Consigna 1
En el texto sobre replantearse la vida, ¿por qué decidieron volver a casa con ganas de cambiar muchas cosas? Responde en una a tres oraciones.
Consigna 2
Reanuda el texto sobre replantearse la vida a partir de su última oración.

Texto proporcionado
..........

Quizás, al parar su rutina diaria, viendo lo que han sido sus vidas, y plantearse el ¿quién soy?… ¿de dónde vengo?… y ¿hacia dónde voy?… Han detenido sus caminos interiorizando y replanteando sus vidas, porque a veces vivimos con un piloto automático.

Se han dado cuenta de que algo no andaba tan bien en sus vidas. Percibieron realidades que no les gustaban, o que no les servían, o simplemente que no estaban dispuestos a aceptar. Así que tomaron la decisión de volver a casa con ganas de armar un zafarrancho existencial y cambiar muchas cosas.

A todos a lo largo de nuestra vida, en alguna ocasión nos ha asaltado la duda sobre si estamos en el camino correcto, o si hemos tomado las decisiones ponderadas y perennes, o si hicimos el trabajo más apropiado.

Uno de mis amigos, creo que ha gritado: ¡Ya está bien!, y se ha levantado de la cama, con ganas de orar, de enfrentar con fuerzas suficientes como para pasarse todo el fin de semana remodelando su casa, de la manera que la gusta a él y no a los demás.

La vida a veces nos obliga a ceder tantísimas veces para evitar disputas y nos acomodamos y nos amoldamos a situaciones que no tienen nada que ver con nosotros.

..........

Los datos
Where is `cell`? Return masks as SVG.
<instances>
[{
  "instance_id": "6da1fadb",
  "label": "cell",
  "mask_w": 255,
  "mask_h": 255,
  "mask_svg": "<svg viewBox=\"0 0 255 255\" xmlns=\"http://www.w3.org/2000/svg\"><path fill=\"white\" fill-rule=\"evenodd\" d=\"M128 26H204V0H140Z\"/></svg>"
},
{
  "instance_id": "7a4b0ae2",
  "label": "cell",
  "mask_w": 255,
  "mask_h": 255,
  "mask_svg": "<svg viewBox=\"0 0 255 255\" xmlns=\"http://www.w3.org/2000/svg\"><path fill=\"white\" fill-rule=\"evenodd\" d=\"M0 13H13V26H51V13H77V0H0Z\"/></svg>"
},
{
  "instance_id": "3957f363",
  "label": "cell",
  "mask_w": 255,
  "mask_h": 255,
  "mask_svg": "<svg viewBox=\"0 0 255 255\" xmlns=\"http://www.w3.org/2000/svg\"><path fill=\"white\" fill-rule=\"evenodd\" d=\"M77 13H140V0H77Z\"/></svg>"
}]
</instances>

..........

Respuesta esperada 1
Se dieron cuenta de que algo no andaba tan bien en sus vidas. Percibieron realidades que no les gustaban, que no les servían o que no estaban dispuestos a aceptar.

Respuesta esperada 2
Lo maravilloso de esto, es que han percibido en estos días de retiro, que el tener a Jesucristo como Señor y Salvador de sus vidas, les servirá para valorar el poder de su voluntad y decidirse a hacerlo. Yo creo que lo que ocasiona esto son las emociones.

La cosa aparentemente más tonta, es la que a veces toca nuestra fibra interior y nos hace rebelarnos, porque de pronto, empezamos a notar una incomodidad emocional que nos deja bien claro que lo que estamos viviendo no es lo que queremos.

Creo que tengo que felicitarlos, porque estos cambios son muy positivos y son una gran oportunidad para crecer y mejorar, ya que nos permiten, observarnos con una cierta distancia, y enderezar nuestras vidas.

¡Adelante hermanitos, confíen en ustedes mismos! ¡Dios los bendiga!